Extrait de texte ->
===============
Beral Mbaïkoubou : J’ai toujours été contre ces idées de musique tchadienne, musique camerounaise etc. Il n’est de pays qui n’a pas de musique, parce que pour moi la musique tchadienne, c’est celle qui est faite par un Tchadien, quelle que soit la rythmique. Parce que ce sont les questions dont on traite qui font la musique. De ce fait, si nous traitons des questions tchadiennes dans une rythmique congolaise, camerounaise etc., ça reste tchadien parce que de toute façon tout le monde conviendrait avec moi que le Dombolo par exemple est une rythmique de composition Est Africaine ou encore des origines des Antilles, des Caraïbes etc., et à ce titre-là, il n’est d’aucun pays qui possède exactement une rythmique 100% de chez lui. De ce fait je dirais qu’il y a de la musique tchadienne. D’autre part s’il s’agit de la rythmique culturelle originale tchadienne, cela existe, et si les gens veulent en faire promotion tel que, même sans philosophie, l’on dise que, quelque part tel rythme est tchadien comme on dit aujourd’hui que le Makossa est camerounais, le Mapouka est ivoirien, etc. Eh! bien il faudrait que les artistes-promoteurs de cette rythmique se mettent ensemble et se soudent. Mais nous ne pourrons jamais créer une rythmique tchadienne, lorsque Maître Gazonga parlera de Daraba Léyine comme la danse de chez nous, et que, Anélie Châtelain parlerai par exemple de la balançoire, Saint Mbete BAO de rongondo, chacun va de son coté, dans cette mesure on ne pourrait jamais rien mettre en commun et ça resterai un éclatement continu.

Ialtchad Presse : - Aujourd’hui tout laisse croire que les artistes tchadiens rencontrent énormément des difficultés pour s’exporter. La preuve, on ne retrouve presque pas la musique tchadienne sur le marché international. Quels sont réellement les problèmes ?
Beral Mbaïkoubou : La toute première entrave c’est l’ignorance. C’est que partout ailleurs ce sont ceux qui ont les moyens qui investissent dans l’art. Mais aujourd’hui nos hommes affaires entendent par affaire l’achat d’une voiture et revenir la vendre. Ou bien la revente des chaussures, etc. On ne comprendra jamais que l’art constitue également un produit d’exploitation. Et lorsqu’on n’a pas d’appui derrière, cela ne pourrait pas marcher. D’autre part il y également l’ouverture du dialogue, parce que je prendrai mon cas personnellement. J’ai pu rencontrer moult personnes peut-être disposées à soutenir mon art, mais ils m’invitent plutôt à faire un art pas satirique. Je pense que cette intention de limiter l’inspiration artistique est également une entrave. À cela s’ajoute le manque de structure parce que de toute façon même si on est financé, il faudrait peut-être se rendre à l’extérieure pour pouvoir sortir un produit. C’est une autre paire de manches. Parce qu’on aura beau résolu la question des producteurs. On rencontrera celui des structures. Des structures qui n’existent pas sur place. Je crois que c’est un peu le problème.  

Ialtchad Presse : - Comment jugez-vous aujourd’hui l’indifférence de nos autorités par rapport à l’art que vous faites ?
===============
Segment de données ->
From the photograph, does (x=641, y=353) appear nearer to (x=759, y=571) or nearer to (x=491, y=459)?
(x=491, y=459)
===============
Consigne A ->
D'après l'entretien, pourquoi une musique qui traite de questions tchadiennes sur une rythmique congolaise ou camerounaise reste-t-elle tchadienne ? Répondez en une à trois phrases.
Consigne B ->
Restituez le passage de l'entretien qui va de « Ialtchad Presse : - Aujourd’hui » jusqu'à « les problèmes ? ».
Les lignes ci-dessus forment un matériau indépendant de l'entretien.

Corrigé A ->
Selon Beral Mbaïkoubou, ce sont les questions traitées qui font la musique, et non la rythmique employée. Il ajoute qu'aucun pays ne possède une rythmique entièrement à lui, le Dombolo ayant par exemple des origines est-africaines, antillaises ou caribéennes.

Corrigé B ->
Ialtchad Presse : - Aujourd’hui tout laisse croire que les artistes tchadiens rencontrent énormément des difficultés pour s’exporter. La preuve, on ne retrouve presque pas la musique tchadienne sur le marché international. Quels sont réellement les problèmes ?